▸ Extrait choisi:

Les mesures ressenties avaient pour but de compléter les mesures factuelles. Pour chacun des facteurs mentionnés précédemment, les étudiants devaient préciser s’ils pensaient que cela les aidait dans leurs prises de notes. Ainsi, pour chacun des 7 facteurs une question a été posée (α = 0.83) sur la base d’une échelle d’accord de Likert en 5 points (de 1 : pas du tout d’accord à 5 : tout à fait d’accord). Par exemple, pour le facteur d’aide, la question posée était « L’enseignant me facilite la tâche pour prendre en note du contenu important (ex. : par des répétitions, etc.) » (cf. Annexe pour une liste complète des questions posées). Comme pour l’échelle factuelle, afin d’aider la formation à l’aide de graphiques présentant les mêmes échelles, une transformation linéaire a été effectuée sur les moyennes afin qu’elles soient comprises entre 0 et 10.

Sans en informer les étudiants au préalable, l’enseignant leur a demandé de rester en fin de son premier cours de sociologie du sport afin de participer à un questionnaire. Les expérimentateurs sont alors intervenus pour expliquer le fonctionnement du sondage en ligne, la thématique générale et l’objectif de l’étude. Les étudiants étaient également informés du caractère volontaire de la démarche. Ils avaient pour consigne d’y répondre sous 24h s’ils souhaitaient y participer. Cette durée était importante pour assurer que les mesures dites factuelles ne soient pas affectées par des biais de mémorisation et de reconstruction après une durée trop longue. Par exemple, un temps trop long entre le cours et la réponse au questionnaire aurait pu nuire à des items tels que « L’enseignement module l’intensité de sa voix durant le cours » (item du facteur d’indices implicites). Sur la même période, l’enseignant devait répondre en auto-évaluation à sa version de questionnaire.

▸ Liste des données:
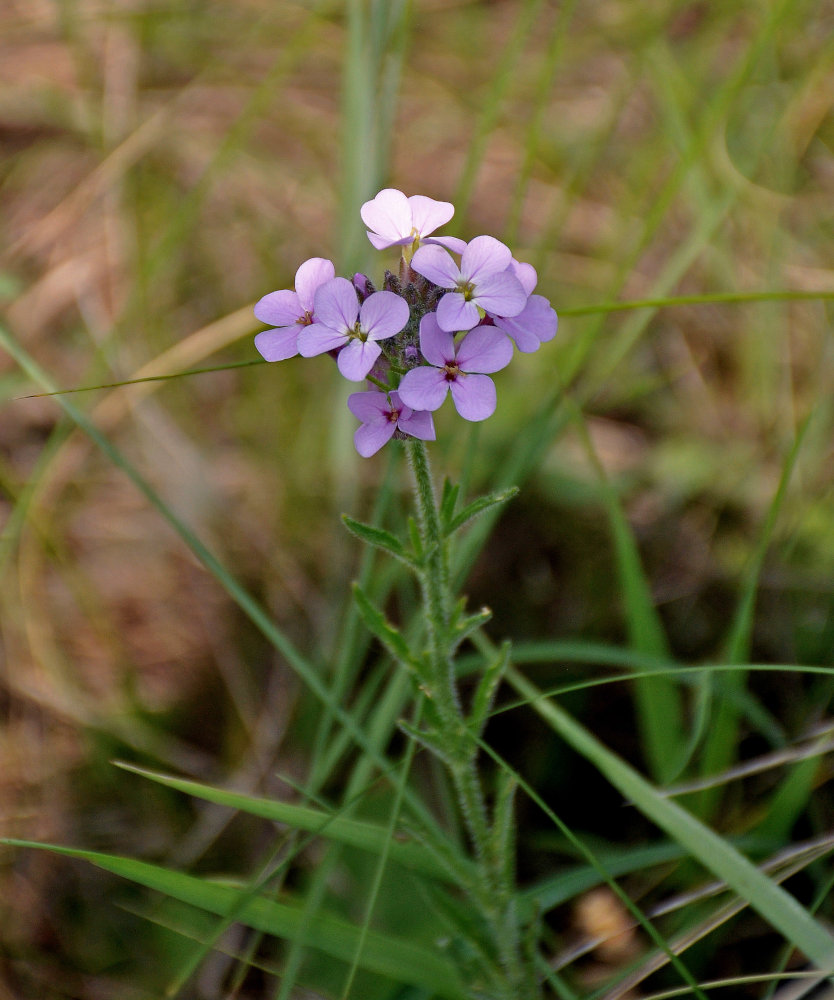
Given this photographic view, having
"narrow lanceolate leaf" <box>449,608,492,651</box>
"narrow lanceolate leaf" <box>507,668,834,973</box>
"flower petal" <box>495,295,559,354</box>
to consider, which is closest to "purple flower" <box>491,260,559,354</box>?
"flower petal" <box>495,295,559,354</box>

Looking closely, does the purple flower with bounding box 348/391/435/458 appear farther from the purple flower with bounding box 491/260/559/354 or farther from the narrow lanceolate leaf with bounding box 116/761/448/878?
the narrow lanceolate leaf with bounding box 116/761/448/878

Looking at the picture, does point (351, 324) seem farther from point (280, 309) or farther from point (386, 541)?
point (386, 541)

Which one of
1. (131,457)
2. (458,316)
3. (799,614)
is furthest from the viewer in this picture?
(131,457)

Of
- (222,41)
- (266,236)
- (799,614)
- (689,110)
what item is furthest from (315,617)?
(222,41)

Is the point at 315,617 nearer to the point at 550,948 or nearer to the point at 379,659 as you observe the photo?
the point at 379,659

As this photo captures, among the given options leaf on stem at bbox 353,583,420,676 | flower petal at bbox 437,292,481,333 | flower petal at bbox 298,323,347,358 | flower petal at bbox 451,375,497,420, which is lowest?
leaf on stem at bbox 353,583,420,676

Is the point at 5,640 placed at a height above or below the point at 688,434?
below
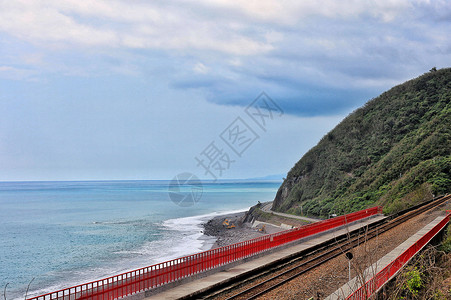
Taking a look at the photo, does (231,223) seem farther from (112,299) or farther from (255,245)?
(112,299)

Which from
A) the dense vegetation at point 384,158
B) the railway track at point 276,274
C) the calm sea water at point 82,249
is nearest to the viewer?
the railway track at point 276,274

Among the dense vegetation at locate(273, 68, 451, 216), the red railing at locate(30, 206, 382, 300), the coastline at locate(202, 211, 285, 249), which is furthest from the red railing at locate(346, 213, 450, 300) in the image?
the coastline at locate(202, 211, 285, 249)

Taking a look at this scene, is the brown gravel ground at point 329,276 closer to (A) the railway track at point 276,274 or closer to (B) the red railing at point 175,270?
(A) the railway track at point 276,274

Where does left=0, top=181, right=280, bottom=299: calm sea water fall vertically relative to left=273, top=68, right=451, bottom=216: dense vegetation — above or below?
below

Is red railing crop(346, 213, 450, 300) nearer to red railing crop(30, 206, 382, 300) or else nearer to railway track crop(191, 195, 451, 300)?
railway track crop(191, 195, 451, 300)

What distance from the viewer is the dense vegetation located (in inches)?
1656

▸ Objectif: Recopiez mot pour mot le passage de l'extrait sur la prise de notes qui commence par les mots contenant « Les mesures ressenties » et se termine par « entre 0 et 10. ». Les lignes n'ont aucun lien avec l'extrait sur la prise de notes.

▸ Réponse:
Les mesures ressenties avaient pour but de compléter les mesures factuelles. Pour chacun des facteurs mentionnés précédemment, les étudiants devaient préciser s’ils pensaient que cela les aidait dans leurs prises de notes. Ainsi, pour chacun des 7 facteurs une question a été posée (α = 0.83) sur la base d’une échelle d’accord de Likert en 5 points (de 1 : pas du tout d’accord à 5 : tout à fait d’accord). Par exemple, pour le facteur d’aide, la question posée était « L’enseignant me facilite la tâche pour prendre en note du contenu important (ex. : par des répétitions, etc.) » (cf. Annexe pour une liste complète des questions posées). Comme pour l’échelle factuelle, afin d’aider la formation à l’aide de graphiques présentant les mêmes échelles, une transformation linéaire a été effectuée sur les moyennes afin qu’elles soient comprises entre 0 et 10.